YOUR INSTRUCTIONS:
Output the stretch of the data from the line containing "What depth from the camera does tree" through the final line as a Markdown table with the columns Row and Line. Number each line in Row, and omit blank lines.

EXCERPTED DATA:
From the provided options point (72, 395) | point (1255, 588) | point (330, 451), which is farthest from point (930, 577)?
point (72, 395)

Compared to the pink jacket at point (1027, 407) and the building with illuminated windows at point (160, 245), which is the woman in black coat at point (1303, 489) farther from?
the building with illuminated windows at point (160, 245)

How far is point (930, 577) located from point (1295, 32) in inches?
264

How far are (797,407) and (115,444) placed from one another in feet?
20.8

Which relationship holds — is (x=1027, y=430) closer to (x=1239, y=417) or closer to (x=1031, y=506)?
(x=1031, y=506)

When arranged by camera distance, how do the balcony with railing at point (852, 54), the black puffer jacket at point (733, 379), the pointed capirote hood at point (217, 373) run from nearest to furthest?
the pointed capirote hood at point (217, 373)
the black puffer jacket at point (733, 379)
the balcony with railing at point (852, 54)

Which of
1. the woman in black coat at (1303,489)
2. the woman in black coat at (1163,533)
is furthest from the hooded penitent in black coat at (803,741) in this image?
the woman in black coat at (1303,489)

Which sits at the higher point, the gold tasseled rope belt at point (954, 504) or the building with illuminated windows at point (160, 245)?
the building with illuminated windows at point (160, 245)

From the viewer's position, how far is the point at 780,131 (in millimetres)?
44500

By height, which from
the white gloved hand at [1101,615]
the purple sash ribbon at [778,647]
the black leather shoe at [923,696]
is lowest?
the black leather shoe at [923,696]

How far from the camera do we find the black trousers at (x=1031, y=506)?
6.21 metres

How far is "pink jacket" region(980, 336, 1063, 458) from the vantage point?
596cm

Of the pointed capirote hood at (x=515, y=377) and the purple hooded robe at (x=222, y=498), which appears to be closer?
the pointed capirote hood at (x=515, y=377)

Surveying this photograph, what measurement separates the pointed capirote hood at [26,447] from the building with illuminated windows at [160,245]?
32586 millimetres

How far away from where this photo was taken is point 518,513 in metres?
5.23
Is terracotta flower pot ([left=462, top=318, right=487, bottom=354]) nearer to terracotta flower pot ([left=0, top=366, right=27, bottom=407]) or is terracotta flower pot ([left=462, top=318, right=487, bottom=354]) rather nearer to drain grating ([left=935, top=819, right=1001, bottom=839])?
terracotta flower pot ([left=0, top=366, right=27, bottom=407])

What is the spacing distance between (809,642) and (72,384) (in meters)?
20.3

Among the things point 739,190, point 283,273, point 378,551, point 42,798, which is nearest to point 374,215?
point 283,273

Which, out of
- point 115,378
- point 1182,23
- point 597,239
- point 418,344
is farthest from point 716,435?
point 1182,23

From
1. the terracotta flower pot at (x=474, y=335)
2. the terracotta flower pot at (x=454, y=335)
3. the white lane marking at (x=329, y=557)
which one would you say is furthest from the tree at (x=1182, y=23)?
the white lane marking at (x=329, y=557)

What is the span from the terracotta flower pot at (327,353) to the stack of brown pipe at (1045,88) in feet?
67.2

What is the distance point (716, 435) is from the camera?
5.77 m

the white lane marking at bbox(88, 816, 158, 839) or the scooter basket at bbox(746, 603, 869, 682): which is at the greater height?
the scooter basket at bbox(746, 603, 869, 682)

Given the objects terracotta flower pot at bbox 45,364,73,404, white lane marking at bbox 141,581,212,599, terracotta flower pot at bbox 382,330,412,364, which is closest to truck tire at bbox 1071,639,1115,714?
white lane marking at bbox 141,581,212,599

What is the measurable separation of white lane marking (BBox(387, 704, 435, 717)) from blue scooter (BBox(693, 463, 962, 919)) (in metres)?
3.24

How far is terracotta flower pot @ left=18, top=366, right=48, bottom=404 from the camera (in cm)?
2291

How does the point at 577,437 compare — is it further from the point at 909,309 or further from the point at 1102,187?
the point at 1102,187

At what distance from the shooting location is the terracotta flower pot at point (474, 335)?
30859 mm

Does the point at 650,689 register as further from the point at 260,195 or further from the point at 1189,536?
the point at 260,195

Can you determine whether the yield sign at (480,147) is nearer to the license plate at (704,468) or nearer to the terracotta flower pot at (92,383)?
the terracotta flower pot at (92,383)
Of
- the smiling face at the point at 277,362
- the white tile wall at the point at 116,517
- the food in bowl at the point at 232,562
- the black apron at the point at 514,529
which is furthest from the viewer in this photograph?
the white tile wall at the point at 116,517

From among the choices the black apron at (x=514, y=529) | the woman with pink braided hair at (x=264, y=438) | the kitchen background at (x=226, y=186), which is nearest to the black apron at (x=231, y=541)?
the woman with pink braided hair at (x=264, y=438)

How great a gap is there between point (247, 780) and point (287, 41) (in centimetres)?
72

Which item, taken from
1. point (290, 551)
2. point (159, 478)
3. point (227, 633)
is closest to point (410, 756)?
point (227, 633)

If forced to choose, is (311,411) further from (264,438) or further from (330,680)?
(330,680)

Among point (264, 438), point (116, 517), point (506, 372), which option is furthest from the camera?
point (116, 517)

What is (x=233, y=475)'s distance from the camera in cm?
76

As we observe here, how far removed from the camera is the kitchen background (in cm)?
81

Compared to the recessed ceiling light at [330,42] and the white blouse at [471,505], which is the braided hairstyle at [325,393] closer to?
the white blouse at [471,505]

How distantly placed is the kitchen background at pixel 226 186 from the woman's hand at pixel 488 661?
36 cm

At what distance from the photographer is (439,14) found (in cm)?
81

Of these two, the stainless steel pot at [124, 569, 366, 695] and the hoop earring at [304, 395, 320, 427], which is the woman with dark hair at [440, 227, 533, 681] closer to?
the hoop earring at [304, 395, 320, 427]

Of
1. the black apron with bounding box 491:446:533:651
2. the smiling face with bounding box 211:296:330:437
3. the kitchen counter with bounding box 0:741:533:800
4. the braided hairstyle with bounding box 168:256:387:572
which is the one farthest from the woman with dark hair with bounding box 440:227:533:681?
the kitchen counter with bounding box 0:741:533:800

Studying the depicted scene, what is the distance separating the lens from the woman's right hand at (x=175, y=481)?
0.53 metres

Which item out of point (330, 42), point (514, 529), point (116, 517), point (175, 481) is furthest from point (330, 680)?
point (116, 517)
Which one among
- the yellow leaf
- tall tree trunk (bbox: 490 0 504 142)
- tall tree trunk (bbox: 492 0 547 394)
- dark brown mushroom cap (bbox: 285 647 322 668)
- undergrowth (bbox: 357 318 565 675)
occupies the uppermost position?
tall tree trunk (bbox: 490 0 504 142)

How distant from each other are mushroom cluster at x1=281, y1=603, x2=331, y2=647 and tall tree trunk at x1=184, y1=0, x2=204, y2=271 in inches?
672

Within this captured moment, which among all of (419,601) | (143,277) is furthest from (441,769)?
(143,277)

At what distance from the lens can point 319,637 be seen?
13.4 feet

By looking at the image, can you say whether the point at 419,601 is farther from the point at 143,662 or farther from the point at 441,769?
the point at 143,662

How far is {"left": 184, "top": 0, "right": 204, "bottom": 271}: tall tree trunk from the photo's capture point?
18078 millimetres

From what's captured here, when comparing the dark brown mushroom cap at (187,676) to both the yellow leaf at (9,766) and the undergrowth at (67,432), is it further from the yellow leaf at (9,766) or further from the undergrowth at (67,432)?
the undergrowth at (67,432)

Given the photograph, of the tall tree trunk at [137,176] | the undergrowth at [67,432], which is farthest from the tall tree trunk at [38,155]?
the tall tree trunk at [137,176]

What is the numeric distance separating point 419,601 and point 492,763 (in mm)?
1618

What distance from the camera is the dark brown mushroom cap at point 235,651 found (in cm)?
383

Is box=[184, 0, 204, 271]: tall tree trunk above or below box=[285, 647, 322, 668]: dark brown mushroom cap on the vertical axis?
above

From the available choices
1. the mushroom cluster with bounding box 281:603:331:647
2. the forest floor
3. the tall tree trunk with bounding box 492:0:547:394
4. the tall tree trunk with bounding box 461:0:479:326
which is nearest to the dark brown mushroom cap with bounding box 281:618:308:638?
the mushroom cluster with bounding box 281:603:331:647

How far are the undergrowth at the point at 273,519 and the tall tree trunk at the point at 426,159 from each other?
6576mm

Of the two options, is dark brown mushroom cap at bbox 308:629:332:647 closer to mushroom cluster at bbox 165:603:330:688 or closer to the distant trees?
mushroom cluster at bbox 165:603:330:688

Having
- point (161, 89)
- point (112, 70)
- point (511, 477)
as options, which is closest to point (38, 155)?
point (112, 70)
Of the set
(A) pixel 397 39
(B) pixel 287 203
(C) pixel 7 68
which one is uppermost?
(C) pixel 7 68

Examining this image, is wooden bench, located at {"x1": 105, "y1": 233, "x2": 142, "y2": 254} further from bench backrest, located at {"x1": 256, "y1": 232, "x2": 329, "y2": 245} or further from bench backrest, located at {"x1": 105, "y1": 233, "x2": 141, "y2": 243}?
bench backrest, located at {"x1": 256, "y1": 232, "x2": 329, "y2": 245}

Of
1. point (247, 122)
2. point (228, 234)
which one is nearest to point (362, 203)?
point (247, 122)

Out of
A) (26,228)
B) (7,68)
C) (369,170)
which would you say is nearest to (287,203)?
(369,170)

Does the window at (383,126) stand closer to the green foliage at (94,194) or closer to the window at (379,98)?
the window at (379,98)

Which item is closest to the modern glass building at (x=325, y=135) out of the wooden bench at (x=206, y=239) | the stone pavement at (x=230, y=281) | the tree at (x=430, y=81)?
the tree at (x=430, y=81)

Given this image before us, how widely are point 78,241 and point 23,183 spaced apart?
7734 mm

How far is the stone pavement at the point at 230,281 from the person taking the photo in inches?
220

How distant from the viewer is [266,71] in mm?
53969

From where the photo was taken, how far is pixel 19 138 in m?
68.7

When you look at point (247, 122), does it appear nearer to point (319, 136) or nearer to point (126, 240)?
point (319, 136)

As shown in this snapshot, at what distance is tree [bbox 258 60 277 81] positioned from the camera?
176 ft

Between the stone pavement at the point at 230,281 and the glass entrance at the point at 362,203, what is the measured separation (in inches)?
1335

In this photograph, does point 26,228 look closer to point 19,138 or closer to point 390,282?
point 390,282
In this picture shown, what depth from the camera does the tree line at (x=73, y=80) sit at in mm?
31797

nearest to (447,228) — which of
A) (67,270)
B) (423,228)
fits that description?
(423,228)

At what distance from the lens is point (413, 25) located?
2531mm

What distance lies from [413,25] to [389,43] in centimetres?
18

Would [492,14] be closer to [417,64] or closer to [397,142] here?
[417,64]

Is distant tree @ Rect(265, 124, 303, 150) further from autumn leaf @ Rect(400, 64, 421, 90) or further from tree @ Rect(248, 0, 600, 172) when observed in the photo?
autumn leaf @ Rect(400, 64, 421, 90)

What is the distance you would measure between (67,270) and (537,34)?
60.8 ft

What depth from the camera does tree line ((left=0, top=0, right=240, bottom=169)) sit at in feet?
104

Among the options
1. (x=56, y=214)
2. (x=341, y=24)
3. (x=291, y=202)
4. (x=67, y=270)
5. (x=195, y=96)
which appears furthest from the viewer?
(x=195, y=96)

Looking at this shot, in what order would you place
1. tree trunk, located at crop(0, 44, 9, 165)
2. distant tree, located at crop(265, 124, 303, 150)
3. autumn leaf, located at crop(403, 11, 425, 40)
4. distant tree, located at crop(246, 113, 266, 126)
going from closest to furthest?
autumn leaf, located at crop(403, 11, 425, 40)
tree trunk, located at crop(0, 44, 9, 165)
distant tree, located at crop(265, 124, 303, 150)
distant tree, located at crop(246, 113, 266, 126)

FULL SOLUTION:
| Row | Line |
|---|---|
| 1 | What depth from the camera does tree line ((left=0, top=0, right=240, bottom=169)) sit at in feet? |
| 2 | 104 |
| 3 | Among the options |
| 4 | 1. (x=56, y=214) |
| 5 | 2. (x=341, y=24) |
| 6 | 3. (x=291, y=202) |
| 7 | 4. (x=67, y=270) |
| 8 | 5. (x=195, y=96) |
| 9 | which appears furthest from the viewer? |
| 10 | (x=195, y=96) |
| 11 | Looking at this shot, in what order would you place |
| 12 | 1. tree trunk, located at crop(0, 44, 9, 165) |
| 13 | 2. distant tree, located at crop(265, 124, 303, 150) |
| 14 | 3. autumn leaf, located at crop(403, 11, 425, 40) |
| 15 | 4. distant tree, located at crop(246, 113, 266, 126) |
| 16 | going from closest to furthest? |
| 17 | autumn leaf, located at crop(403, 11, 425, 40) |
| 18 | tree trunk, located at crop(0, 44, 9, 165) |
| 19 | distant tree, located at crop(265, 124, 303, 150) |
| 20 | distant tree, located at crop(246, 113, 266, 126) |